Data section:

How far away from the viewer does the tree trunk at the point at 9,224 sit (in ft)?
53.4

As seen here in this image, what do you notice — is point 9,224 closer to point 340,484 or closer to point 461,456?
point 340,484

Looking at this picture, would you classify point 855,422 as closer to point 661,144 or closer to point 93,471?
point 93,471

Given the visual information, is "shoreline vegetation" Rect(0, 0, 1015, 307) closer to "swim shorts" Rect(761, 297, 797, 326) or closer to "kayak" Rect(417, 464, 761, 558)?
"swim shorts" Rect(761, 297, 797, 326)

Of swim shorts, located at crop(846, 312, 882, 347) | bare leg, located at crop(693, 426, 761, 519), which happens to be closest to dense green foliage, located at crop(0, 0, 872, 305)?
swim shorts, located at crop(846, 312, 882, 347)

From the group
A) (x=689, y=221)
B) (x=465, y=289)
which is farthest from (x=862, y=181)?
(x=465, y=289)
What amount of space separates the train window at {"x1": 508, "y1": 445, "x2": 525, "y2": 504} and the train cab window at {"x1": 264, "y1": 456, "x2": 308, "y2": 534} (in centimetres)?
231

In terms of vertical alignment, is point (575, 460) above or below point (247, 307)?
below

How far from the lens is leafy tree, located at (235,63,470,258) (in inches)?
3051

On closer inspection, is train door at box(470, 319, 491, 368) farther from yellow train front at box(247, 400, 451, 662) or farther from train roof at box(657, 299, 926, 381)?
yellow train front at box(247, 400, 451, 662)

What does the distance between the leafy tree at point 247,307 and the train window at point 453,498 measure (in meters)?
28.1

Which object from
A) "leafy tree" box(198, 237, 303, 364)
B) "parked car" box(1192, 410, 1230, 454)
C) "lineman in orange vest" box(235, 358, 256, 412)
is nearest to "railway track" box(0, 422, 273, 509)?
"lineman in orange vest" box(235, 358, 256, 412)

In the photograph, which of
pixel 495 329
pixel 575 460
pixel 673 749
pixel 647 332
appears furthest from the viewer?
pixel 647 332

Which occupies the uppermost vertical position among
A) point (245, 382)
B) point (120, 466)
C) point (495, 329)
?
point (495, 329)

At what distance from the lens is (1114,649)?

Exercise instructions:
Can you rewrite the data from the line with "Which occupies the" up to and including the final line, copying every line but increasing each coordinate in the answers by 114?

Answer below:
Which occupies the uppermost vertical position among
A) point (245, 382)
B) point (120, 466)
C) point (495, 329)
?
point (609, 443)

At what distance from the lens is (1114,649)?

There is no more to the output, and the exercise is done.